YOUR OBJECTIVE -
From the forum thread about the R-15 To Do list, extract word for word the passage that begins with the words containing "Is the reason" and ends with "the new machine.".

TEXT BLOCK -
⟨

# R-15 To DO list questions



## Brian Hanasky (Feb 22, 2008)

I just hooked up the R-15 on Saturday 2/22 and I have noticed that the R-15 has a 100 limit on it's To Do List. 

I was looking through the To Do List for next week and it is leaving some things out. For example Jericho which did shedule as expected this week was not scheduled for next week. Same goes for Terminator, Survivor, Lost, and a couple of others. I know that with the R-10 (that the R-15 replaced) those shows would have been present in the To Do List by now. 

Is the reason for the missing shows becasue: 

A. the To Do list has a 100 limit and can't put them in until some others have been taken care of? 
or

B. Is the absence of these shows because of a lack of Guide data for next week re: if they are new or not. 

Thanks for any help just trying to figure out the nuances of the new machine.


----------



## ThomasM (Jul 20, 2007)

Brian Hanasky said:


> I just hooked up the R-15 on Saturday 2/22 and I have noticed that the R-15 has a 100 limit on it's To Do List.
> 
> I was looking through the To Do List for next week and it is leaving some things out. For example Jericho which did shedule as expected this week was not scheduled for next week. Same goes for Terminator, Survivor, Lost, and a couple of others. I know that with the R-10 (that the R-15 replaced) those shows would have been present in the To Do List by now.

⟩

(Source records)
⟨

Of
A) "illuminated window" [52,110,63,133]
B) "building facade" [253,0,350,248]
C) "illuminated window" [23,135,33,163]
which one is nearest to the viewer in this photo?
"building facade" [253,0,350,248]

⟩

ANSWER IN FULL -
Is the reason for the missing shows becasue: 

A. the To Do list has a 100 limit and can't put them in until some others have been taken care of? 
or

B. Is the absence of these shows because of a lack of Guide data for next week re: if they are new or not. 

Thanks for any help just trying to figure out the nuances of the new machine.